§ Required action
Print every line of the data below verbatim, with no characters added, removed, or changed.

§ Provided records
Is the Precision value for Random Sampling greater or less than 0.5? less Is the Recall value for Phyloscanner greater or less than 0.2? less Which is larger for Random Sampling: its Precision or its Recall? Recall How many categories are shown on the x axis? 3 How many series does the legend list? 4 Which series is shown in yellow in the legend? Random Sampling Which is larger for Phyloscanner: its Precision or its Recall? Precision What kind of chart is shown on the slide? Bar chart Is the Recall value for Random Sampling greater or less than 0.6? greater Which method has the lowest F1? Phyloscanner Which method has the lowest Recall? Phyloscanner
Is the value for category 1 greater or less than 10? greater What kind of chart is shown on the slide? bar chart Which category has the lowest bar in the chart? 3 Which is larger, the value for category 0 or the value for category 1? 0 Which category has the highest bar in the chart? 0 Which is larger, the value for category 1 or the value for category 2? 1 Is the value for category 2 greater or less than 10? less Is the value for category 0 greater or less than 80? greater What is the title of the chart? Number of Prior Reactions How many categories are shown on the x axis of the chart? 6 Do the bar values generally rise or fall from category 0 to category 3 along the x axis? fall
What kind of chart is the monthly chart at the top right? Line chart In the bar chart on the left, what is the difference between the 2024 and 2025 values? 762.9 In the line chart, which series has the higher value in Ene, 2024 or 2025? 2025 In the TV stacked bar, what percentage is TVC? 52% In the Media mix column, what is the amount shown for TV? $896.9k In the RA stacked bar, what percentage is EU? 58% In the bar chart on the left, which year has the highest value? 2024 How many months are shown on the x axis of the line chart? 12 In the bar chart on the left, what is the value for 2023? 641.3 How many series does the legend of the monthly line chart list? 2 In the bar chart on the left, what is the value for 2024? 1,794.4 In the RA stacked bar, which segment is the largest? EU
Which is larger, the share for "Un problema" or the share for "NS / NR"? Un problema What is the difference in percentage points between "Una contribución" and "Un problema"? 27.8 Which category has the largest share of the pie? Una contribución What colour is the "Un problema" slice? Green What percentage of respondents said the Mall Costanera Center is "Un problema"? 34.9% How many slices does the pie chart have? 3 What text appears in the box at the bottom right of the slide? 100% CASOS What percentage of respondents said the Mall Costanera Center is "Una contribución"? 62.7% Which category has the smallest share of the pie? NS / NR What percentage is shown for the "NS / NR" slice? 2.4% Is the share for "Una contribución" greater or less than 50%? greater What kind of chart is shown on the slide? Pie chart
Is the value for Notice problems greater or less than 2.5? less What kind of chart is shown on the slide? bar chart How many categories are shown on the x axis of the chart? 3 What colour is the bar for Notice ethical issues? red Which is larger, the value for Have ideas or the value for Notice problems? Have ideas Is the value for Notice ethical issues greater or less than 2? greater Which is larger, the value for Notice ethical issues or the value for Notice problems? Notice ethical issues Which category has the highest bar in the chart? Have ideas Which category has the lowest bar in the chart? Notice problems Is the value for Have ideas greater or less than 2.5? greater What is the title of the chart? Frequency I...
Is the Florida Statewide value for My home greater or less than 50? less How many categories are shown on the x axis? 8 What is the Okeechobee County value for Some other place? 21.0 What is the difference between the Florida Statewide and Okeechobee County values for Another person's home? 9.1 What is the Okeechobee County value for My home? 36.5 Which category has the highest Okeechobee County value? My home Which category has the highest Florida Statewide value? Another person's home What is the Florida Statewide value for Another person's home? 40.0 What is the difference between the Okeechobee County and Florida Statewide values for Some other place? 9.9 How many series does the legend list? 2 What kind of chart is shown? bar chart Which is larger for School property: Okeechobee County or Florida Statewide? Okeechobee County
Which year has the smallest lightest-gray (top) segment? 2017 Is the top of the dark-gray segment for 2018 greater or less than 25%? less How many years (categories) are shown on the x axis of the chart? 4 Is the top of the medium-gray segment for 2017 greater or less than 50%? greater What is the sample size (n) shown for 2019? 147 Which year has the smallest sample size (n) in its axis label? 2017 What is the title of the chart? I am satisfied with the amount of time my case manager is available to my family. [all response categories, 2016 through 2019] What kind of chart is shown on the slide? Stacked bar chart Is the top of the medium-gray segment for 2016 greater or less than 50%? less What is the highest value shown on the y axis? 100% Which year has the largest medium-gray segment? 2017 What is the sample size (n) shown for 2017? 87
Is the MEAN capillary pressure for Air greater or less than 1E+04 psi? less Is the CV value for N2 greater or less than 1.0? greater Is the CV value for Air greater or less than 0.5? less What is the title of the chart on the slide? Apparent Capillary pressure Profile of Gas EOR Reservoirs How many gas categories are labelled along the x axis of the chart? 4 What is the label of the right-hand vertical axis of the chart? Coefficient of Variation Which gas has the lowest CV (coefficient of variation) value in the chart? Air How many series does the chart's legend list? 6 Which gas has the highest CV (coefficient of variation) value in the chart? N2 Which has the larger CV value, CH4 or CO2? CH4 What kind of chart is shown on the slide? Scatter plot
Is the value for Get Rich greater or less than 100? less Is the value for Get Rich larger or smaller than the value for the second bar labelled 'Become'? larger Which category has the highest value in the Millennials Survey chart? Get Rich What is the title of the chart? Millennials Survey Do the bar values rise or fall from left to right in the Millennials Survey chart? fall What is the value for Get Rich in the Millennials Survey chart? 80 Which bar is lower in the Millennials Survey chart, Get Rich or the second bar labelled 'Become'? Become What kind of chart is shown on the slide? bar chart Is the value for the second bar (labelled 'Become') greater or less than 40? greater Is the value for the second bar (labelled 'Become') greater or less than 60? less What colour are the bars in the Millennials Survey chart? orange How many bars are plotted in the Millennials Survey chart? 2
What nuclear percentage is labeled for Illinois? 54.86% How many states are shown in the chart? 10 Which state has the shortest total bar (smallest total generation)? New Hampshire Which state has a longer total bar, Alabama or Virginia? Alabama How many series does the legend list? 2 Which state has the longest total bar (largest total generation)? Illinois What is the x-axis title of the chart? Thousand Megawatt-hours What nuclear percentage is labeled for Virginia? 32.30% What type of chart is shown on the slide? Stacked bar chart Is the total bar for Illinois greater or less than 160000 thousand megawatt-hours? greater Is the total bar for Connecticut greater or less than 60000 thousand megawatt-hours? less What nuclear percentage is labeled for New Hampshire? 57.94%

§ Written answer
Is the Precision value for Random Sampling greater or less than 0.5? less Is the Recall value for Phyloscanner greater or less than 0.2? less Which is larger for Random Sampling: its Precision or its Recall? Recall How many categories are shown on the x axis? 3 How many series does the legend list? 4 Which series is shown in yellow in the legend? Random Sampling Which is larger for Phyloscanner: its Precision or its Recall? Precision What kind of chart is shown on the slide? Bar chart Is the Recall value for Random Sampling greater or less than 0.6? greater Which method has the lowest F1? Phyloscanner Which method has the lowest Recall? Phyloscanner
Is the value for category 1 greater or less than 10? greater What kind of chart is shown on the slide? bar chart Which category has the lowest bar in the chart? 3 Which is larger, the value for category 0 or the value for category 1? 0 Which category has the highest bar in the chart? 0 Which is larger, the value for category 1 or the value for category 2? 1 Is the value for category 2 greater or less than 10? less Is the value for category 0 greater or less than 80? greater What is the title of the chart? Number of Prior Reactions How many categories are shown on the x axis of the chart? 6 Do the bar values generally rise or fall from category 0 to category 3 along the x axis? fall
What kind of chart is the monthly chart at the top right? Line chart In the bar chart on the left, what is the difference between the 2024 and 2025 values? 762.9 In the line chart, which series has the higher value in Ene, 2024 or 2025? 2025 In the TV stacked bar, what percentage is TVC? 52% In the Media mix column, what is the amount shown for TV? $896.9k In the RA stacked bar, what percentage is EU? 58% In the bar chart on the left, which year has the highest value? 2024 How many months are shown on the x axis of the line chart? 12 In the bar chart on the left, what is the value for 2023? 641.3 How many series does the legend of the monthly line chart list? 2 In the bar chart on the left, what is the value for 2024? 1,794.4 In the RA stacked bar, which segment is the largest? EU
Which is larger, the share for "Un problema" or the share for "NS / NR"? Un problema What is the difference in percentage points between "Una contribución" and "Un problema"? 27.8 Which category has the largest share of the pie? Una contribución What colour is the "Un problema" slice? Green What percentage of respondents said the Mall Costanera Center is "Un problema"? 34.9% How many slices does the pie chart have? 3 What text appears in the box at the bottom right of the slide? 100% CASOS What percentage of respondents said the Mall Costanera Center is "Una contribución"? 62.7% Which category has the smallest share of the pie? NS / NR What percentage is shown for the "NS / NR" slice? 2.4% Is the share for "Una contribución" greater or less than 50%? greater What kind of chart is shown on the slide? Pie chart
Is the value for Notice problems greater or less than 2.5? less What kind of chart is shown on the slide? bar chart How many categories are shown on the x axis of the chart? 3 What colour is the bar for Notice ethical issues? red Which is larger, the value for Have ideas or the value for Notice problems? Have ideas Is the value for Notice ethical issues greater or less than 2? greater Which is larger, the value for Notice ethical issues or the value for Notice problems? Notice ethical issues Which category has the highest bar in the chart? Have ideas Which category has the lowest bar in the chart? Notice problems Is the value for Have ideas greater or less than 2.5? greater What is the title of the chart? Frequency I...
Is the Florida Statewide value for My home greater or less than 50? less How many categories are shown on the x axis? 8 What is the Okeechobee County value for Some other place? 21.0 What is the difference between the Florida Statewide and Okeechobee County values for Another person's home? 9.1 What is the Okeechobee County value for My home? 36.5 Which category has the highest Okeechobee County value? My home Which category has the highest Florida Statewide value? Another person's home What is the Florida Statewide value for Another person's home? 40.0 What is the difference between the Okeechobee County and Florida Statewide values for Some other place? 9.9 How many series does the legend list? 2 What kind of chart is shown? bar chart Which is larger for School property: Okeechobee County or Florida Statewide? Okeechobee County
Which year has the smallest lightest-gray (top) segment? 2017 Is the top of the dark-gray segment for 2018 greater or less than 25%? less How many years (categories) are shown on the x axis of the chart? 4 Is the top of the medium-gray segment for 2017 greater or less than 50%? greater What is the sample size (n) shown for 2019? 147 Which year has the smallest sample size (n) in its axis label? 2017 What is the title of the chart? I am satisfied with the amount of time my case manager is available to my family. [all response categories, 2016 through 2019] What kind of chart is shown on the slide? Stacked bar chart Is the top of the medium-gray segment for 2016 greater or less than 50%? less What is the highest value shown on the y axis? 100% Which year has the largest medium-gray segment? 2017 What is the sample size (n) shown for 2017? 87
Is the MEAN capillary pressure for Air greater or less than 1E+04 psi? less Is the CV value for N2 greater or less than 1.0? greater Is the CV value for Air greater or less than 0.5? less What is the title of the chart on the slide? Apparent Capillary pressure Profile of Gas EOR Reservoirs How many gas categories are labelled along the x axis of the chart? 4 What is the label of the right-hand vertical axis of the chart? Coefficient of Variation Which gas has the lowest CV (coefficient of variation) value in the chart? Air How many series does the chart's legend list? 6 Which gas has the highest CV (coefficient of variation) value in the chart? N2 Which has the larger CV value, CH4 or CO2? CH4 What kind of chart is shown on the slide? Scatter plot
Is the value for Get Rich greater or less than 100? less Is the value for Get Rich larger or smaller than the value for the second bar labelled 'Become'? larger Which category has the highest value in the Millennials Survey chart? Get Rich What is the title of the chart? Millennials Survey Do the bar values rise or fall from left to right in the Millennials Survey chart? fall What is the value for Get Rich in the Millennials Survey chart? 80 Which bar is lower in the Millennials Survey chart, Get Rich or the second bar labelled 'Become'? Become What kind of chart is shown on the slide? bar chart Is the value for the second bar (labelled 'Become') greater or less than 40? greater Is the value for the second bar (labelled 'Become') greater or less than 60? less What colour are the bars in the Millennials Survey chart? orange How many bars are plotted in the Millennials Survey chart? 2
What nuclear percentage is labeled for Illinois? 54.86% How many states are shown in the chart? 10 Which state has the shortest total bar (smallest total generation)? New Hampshire Which state has a longer total bar, Alabama or Virginia? Alabama How many series does the legend list? 2 Which state has the longest total bar (largest total generation)? Illinois What is the x-axis title of the chart? Thousand Megawatt-hours What nuclear percentage is labeled for Virginia? 32.30% What type of chart is shown on the slide? Stacked bar chart Is the total bar for Illinois greater or less than 160000 thousand megawatt-hours? greater Is the total bar for Connecticut greater or less than 60000 thousand megawatt-hours? less What nuclear percentage is labeled for New Hampshire? 57.94%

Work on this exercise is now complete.